SIR – Our daughter was sent home early from university and the summer period will probably be canceled. Like thousands of other students in the same boat, she wants to help the cause.

Who can exploit such a precious resource? The NHS and charities must use this available and capable group.

William Tice FRCS

SIR – University students like me are facing the prospect of not canceling contact time until next September, perhaps even beyond.

These students, many of whom will not be affected if they contract the virus, should be employed in teams across the country to help out in hospitals, deliver goods and supplies to isolates and support most of the volunteer work the country will have. need in the coming weeks.

The Prime Minister says we are in wartime; now it’s time for the national service.

Lachlan Rurlander
London NW1

Self-isolation is the perfect excuse to exercise

SIR – Exercise can improve mental well-being and is recognized as useful for managing depression, as well as improving sleep, feelings of fatigue and quality of life. Significant improvements in our cardiorespiratory health can occur within a few weeks of starting moderate-intensity regular exercise – an important fact when considering that those with lower heart and respiratory health suffer from higher rates of morbidity and mortality when infected from the Covid-19 virus.

Intense exercise is not recommended for people who show symptoms of infection. However, for those who have no symptoms there are clear benefits of starting or continuing exercise alone, now that lack of time – a commonly cited reason for not exercising – is no longer a problem.

Exercise should include a combination of training for flexibility, endurance and aerobic exercise.

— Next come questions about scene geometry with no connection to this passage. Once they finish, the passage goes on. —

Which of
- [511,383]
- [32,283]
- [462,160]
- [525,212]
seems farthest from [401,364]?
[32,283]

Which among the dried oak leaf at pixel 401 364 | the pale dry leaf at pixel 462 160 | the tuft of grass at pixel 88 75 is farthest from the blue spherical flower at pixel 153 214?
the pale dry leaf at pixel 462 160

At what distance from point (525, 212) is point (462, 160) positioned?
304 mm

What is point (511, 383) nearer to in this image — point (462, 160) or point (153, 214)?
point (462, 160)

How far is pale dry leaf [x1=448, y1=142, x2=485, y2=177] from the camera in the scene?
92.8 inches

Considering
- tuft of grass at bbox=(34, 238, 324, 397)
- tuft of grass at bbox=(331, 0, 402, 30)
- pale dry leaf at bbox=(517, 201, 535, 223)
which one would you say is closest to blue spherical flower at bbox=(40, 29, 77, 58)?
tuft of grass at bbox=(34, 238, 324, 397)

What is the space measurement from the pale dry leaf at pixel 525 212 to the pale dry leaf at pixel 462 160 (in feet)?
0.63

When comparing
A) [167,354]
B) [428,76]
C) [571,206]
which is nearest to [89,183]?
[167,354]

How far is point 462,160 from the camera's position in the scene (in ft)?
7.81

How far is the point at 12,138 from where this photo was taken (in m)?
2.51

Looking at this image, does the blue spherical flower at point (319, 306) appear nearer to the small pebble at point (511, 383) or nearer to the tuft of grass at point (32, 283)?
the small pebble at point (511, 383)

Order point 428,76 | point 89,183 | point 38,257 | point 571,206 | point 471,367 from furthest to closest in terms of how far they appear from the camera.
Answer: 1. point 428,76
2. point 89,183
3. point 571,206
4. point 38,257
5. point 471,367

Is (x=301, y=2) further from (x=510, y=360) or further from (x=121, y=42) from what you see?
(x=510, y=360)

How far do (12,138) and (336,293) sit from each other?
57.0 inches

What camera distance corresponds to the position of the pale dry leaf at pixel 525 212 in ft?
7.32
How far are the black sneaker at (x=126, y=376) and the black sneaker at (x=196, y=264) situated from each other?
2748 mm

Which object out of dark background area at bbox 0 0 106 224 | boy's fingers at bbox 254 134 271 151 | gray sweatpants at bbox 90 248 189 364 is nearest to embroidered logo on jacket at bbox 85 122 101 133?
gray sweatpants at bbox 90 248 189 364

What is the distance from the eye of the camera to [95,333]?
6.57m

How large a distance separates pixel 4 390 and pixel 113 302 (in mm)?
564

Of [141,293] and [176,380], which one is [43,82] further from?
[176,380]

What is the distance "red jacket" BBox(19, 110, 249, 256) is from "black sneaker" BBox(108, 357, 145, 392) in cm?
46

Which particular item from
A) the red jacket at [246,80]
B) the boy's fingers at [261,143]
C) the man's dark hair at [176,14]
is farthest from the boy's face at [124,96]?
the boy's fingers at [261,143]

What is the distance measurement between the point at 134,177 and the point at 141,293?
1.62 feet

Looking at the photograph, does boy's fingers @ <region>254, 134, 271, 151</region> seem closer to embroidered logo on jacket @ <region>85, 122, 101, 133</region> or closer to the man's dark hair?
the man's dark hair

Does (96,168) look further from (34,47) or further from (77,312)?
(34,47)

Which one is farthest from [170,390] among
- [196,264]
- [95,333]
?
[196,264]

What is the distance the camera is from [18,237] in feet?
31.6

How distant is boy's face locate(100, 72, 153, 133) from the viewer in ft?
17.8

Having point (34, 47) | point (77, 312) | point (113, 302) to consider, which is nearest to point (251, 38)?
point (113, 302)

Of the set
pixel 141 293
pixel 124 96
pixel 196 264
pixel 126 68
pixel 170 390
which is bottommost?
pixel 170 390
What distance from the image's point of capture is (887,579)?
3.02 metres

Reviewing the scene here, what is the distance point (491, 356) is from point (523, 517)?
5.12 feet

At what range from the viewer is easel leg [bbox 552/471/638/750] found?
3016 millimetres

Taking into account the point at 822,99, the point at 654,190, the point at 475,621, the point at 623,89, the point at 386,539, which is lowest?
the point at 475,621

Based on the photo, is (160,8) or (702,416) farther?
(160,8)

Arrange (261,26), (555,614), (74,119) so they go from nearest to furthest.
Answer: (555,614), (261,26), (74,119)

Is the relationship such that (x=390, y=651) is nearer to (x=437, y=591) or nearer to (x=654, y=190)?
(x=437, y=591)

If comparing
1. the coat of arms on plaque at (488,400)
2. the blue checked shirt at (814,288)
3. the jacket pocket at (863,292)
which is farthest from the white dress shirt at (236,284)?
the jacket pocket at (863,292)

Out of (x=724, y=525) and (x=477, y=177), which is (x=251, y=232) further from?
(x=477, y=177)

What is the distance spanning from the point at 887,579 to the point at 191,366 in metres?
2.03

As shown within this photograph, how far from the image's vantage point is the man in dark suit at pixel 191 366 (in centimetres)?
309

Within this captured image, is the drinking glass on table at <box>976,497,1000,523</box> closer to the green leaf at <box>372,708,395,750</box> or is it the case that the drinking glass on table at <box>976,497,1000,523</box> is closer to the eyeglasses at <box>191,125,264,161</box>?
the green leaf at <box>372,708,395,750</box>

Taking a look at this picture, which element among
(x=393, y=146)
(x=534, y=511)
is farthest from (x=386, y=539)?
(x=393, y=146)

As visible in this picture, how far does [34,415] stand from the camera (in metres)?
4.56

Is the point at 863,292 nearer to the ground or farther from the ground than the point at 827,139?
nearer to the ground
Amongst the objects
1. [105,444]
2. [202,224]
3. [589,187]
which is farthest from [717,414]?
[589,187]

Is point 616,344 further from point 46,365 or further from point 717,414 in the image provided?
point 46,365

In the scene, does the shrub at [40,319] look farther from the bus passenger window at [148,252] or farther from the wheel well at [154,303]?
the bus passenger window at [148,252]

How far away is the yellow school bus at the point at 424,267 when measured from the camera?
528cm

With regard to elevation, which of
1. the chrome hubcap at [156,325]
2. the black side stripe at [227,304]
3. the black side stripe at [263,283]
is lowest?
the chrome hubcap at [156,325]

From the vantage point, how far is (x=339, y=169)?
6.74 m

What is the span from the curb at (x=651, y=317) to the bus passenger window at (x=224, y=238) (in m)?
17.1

It can be run indoors and out, with the government stating that those who are isolated can leave their homes to exercise as long as they avoid close social contacts.

The fear and anxiety surrounding this disease are understandable, but there may still be opportunities to improve our health by using the time offered to us as a catalyst for change.

Dr. Craig Sheridan
Colchester, Essex

SIR – When isolation is over, I hope to return to a more normal life. Surely, however, I will still be at risk of infection. I can’t believe successful isolation will bring immunity from the virus. If I’m right, what’s the point?

Tony Waldeck
Perranwell station, Cornwall

SIR – Our roadsides are full of shame. What opportunity now we have to eliminate them. This would provide fresh air, exercise, social withdrawal and relief from boredom.

Judy Forbes
Coldstream, Berwickshire

SIR – Sarah Knapton’s advice (report, March 18) that older people should go to their gardens for fresh air is wasted on thousands of us who have neither a garden nor a patio. Such is the unimaginative design of most of Britain’s housing that we don’t even have access to the scarce open space that a balcony would provide. We can only dream of the relief that a walk in a garden would bring.

Tony Berry
Truro, Cornwall

Letters from a scrabble game

Credit: Srdjan Zivulovic / Reuters

SIR – The current need for self-isolation has made extreme measures necessary in our family. My wife dusted off the old wooden tiled Scrabble board and challenged me to a three month competition. He won the first game.